Ready for robo-music?
Now algorithms can play
We encounter a multitude of algorithmic processes every time we log on to the computer. Facebook, Twitter and Instagram all utilise coding functions to bring you a feed, while Google filters adverts to find ones relevant to you.
However the relationship between content and algorithms we’ve seen so far is largely a matter of drawing together disparate locations of information across the internet; we are yet to experience original content generated by codes and procedures.
Jukedeck, a widely publicised music generation startup originating at Cambridge University, is one of the first firms to offer such a service.

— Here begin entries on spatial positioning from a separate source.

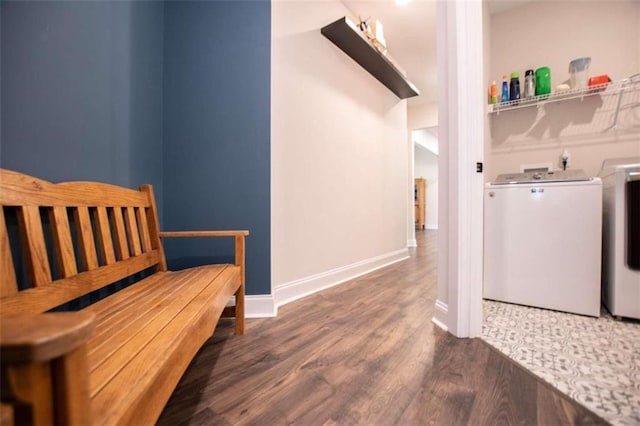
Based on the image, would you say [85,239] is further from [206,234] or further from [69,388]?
[69,388]

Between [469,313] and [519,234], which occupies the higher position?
[519,234]

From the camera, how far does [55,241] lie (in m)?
0.81

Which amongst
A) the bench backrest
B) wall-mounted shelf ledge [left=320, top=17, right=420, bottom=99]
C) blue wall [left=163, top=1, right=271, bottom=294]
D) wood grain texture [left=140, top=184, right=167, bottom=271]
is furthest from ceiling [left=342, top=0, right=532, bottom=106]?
the bench backrest

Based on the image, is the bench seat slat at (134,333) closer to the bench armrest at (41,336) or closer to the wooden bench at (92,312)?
the wooden bench at (92,312)

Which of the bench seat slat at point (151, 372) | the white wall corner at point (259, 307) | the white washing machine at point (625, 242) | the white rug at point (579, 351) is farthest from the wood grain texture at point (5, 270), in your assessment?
the white washing machine at point (625, 242)

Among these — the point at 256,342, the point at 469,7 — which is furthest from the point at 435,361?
the point at 469,7

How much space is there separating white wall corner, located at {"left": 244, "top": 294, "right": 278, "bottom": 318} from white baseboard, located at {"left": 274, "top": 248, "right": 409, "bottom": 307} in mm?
139

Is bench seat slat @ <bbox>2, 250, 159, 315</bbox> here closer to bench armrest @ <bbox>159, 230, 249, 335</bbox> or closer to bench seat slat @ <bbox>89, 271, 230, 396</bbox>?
bench seat slat @ <bbox>89, 271, 230, 396</bbox>

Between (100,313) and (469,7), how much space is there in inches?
78.3

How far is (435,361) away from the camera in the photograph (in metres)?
1.12

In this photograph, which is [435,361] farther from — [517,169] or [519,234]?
[517,169]

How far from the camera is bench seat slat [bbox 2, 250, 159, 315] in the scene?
650 millimetres

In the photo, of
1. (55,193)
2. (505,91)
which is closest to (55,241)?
(55,193)

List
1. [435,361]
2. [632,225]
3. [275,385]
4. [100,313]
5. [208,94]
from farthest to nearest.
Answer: [208,94] < [632,225] < [435,361] < [275,385] < [100,313]
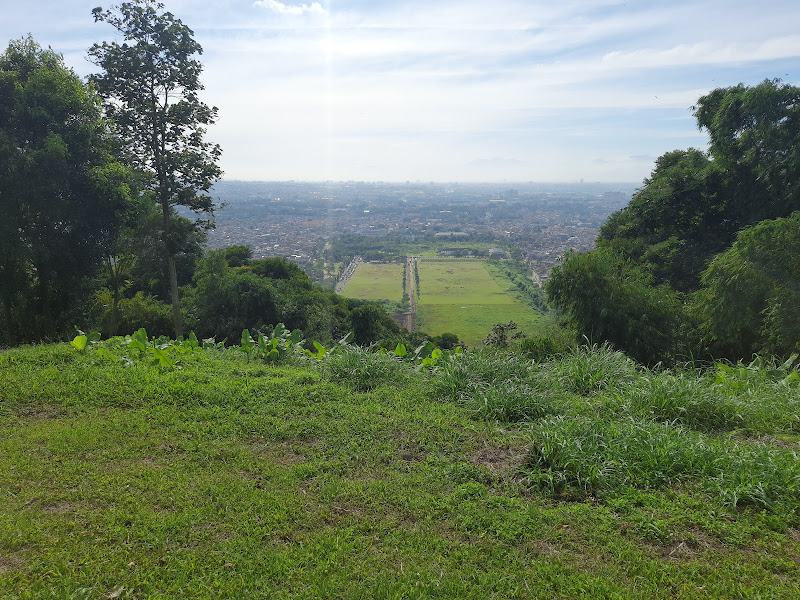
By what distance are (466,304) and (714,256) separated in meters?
27.2

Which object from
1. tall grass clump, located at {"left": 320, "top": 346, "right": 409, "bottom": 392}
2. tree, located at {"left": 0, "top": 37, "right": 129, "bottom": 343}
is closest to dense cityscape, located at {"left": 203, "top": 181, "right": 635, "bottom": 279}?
tree, located at {"left": 0, "top": 37, "right": 129, "bottom": 343}

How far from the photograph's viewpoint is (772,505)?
3.04 metres

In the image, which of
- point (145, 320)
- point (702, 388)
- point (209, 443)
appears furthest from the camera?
point (145, 320)

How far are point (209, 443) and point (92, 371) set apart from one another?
7.78ft

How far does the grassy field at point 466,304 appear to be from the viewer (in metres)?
31.7

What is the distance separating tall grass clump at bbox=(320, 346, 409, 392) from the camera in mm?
5619

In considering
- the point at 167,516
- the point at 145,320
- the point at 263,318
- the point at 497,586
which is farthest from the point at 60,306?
the point at 497,586

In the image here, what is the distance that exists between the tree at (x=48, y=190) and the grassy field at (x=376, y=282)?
30.4 m

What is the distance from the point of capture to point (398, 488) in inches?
132

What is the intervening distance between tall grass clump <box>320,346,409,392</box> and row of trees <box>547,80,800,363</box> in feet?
16.7

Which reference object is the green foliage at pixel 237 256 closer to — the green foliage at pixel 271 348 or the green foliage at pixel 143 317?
the green foliage at pixel 143 317

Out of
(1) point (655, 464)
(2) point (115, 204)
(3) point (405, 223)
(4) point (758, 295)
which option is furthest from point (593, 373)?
(3) point (405, 223)

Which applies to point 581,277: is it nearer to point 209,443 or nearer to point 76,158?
point 209,443

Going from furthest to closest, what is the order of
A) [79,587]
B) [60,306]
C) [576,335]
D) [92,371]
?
1. [60,306]
2. [576,335]
3. [92,371]
4. [79,587]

Those wanting to generate royalty-free music simply select a genre and mood and after about 30 seconds end up with a finished song. From there the service offers adjustment options of the pace and structure of the track to suit the user’s purpose.
Ed Rex, founder of the firm, says its current market is “YouTube creators and people making videos”, a base audience to whom Jukedeck provides music free of charge in exchange for a credit.

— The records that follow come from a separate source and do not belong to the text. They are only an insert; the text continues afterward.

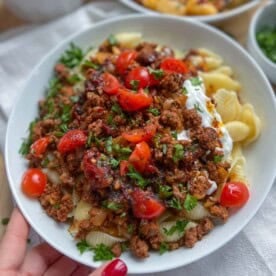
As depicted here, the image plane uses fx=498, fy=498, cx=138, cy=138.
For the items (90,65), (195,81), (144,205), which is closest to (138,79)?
(195,81)

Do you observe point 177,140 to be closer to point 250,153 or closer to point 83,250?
point 250,153

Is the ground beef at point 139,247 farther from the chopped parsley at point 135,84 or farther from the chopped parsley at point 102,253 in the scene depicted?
the chopped parsley at point 135,84

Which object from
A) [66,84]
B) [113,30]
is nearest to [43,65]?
[66,84]

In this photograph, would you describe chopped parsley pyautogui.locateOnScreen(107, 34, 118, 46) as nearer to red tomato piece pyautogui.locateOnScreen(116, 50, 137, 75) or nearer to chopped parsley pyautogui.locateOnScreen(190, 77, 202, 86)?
red tomato piece pyautogui.locateOnScreen(116, 50, 137, 75)

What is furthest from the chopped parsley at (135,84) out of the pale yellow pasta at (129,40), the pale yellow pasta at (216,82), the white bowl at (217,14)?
the white bowl at (217,14)

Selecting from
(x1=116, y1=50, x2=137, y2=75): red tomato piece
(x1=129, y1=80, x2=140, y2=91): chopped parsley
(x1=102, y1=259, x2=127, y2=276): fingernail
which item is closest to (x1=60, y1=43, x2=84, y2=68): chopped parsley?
(x1=116, y1=50, x2=137, y2=75): red tomato piece
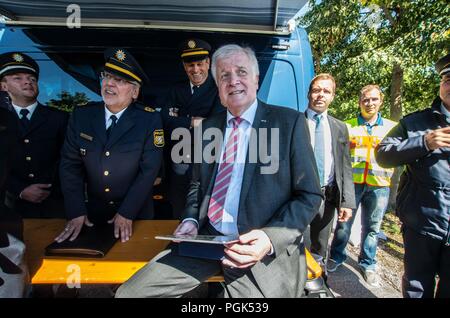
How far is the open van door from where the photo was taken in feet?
8.88

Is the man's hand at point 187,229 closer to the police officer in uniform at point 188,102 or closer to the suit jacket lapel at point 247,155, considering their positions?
the suit jacket lapel at point 247,155

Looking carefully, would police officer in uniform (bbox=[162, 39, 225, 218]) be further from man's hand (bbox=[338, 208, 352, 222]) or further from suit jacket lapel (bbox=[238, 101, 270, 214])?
man's hand (bbox=[338, 208, 352, 222])

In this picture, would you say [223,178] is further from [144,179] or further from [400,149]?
[400,149]

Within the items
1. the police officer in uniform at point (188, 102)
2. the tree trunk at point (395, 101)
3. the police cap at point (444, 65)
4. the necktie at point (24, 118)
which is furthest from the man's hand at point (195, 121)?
the tree trunk at point (395, 101)

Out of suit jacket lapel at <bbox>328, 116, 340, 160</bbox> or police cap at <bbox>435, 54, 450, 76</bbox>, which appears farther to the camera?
suit jacket lapel at <bbox>328, 116, 340, 160</bbox>

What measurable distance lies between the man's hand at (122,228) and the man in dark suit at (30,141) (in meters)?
0.80

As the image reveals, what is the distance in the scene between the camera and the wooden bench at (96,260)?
1.66 metres

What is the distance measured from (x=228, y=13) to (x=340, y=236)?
9.20 ft

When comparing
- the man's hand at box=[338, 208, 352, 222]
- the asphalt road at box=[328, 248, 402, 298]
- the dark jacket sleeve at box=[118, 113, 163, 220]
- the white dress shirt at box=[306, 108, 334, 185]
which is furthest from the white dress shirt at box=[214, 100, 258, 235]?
the asphalt road at box=[328, 248, 402, 298]

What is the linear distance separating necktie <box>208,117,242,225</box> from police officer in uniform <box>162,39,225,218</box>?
30.6 inches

Larger businesses must pay around $22 for the use of music, with the option to hold the exclusive copyright to the track at $199.
The results of the service’s AI are surprising; the ambient genre filter is capable of producing melancholic and washed out tones. The electronic option can create dance music with strong, original riffs at a high level of subtlety and sophistication.

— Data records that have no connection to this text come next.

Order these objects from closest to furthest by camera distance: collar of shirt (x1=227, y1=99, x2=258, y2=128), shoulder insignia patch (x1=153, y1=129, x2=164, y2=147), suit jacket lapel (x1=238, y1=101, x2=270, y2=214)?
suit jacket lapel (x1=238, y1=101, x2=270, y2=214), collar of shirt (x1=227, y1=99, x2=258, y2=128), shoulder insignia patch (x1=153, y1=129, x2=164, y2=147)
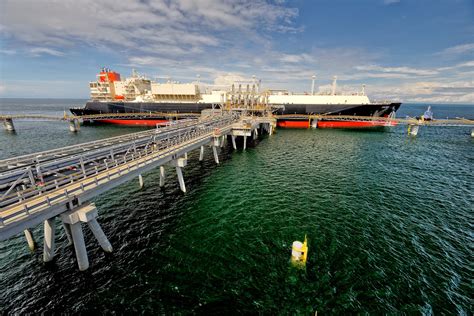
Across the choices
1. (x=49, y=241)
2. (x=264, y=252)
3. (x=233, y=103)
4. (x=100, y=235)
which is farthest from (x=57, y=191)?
(x=233, y=103)

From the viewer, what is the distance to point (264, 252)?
45.0 ft

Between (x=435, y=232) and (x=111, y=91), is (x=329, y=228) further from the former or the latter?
(x=111, y=91)

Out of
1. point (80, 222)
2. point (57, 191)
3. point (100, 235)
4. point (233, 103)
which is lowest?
point (100, 235)

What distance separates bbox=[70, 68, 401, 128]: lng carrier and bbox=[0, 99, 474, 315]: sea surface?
162ft

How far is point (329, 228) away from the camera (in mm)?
16344

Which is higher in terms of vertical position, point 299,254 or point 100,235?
point 100,235

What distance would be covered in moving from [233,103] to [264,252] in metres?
69.0

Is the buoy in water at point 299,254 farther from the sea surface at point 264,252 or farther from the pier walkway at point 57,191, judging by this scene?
the pier walkway at point 57,191

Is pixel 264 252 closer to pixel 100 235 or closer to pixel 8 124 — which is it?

Not only does the service provide adequate proficiency in composition but does it so with an ear for mixing, a sense of style and balance.
Beyond the ends of background music alongside visuals, algorithmic generation of sound content has incited a great deal of experimental works outside of the commercial sphere
Confield, an album released in 2001 by Mancunian group Autechre is a perfect example of code being used to generate something unachievable without the processing power of computers.
Algorithms are set to work in the programme Max/MSP to transform snippets of audio into metallic, textural soundscapes with minute fluctuations.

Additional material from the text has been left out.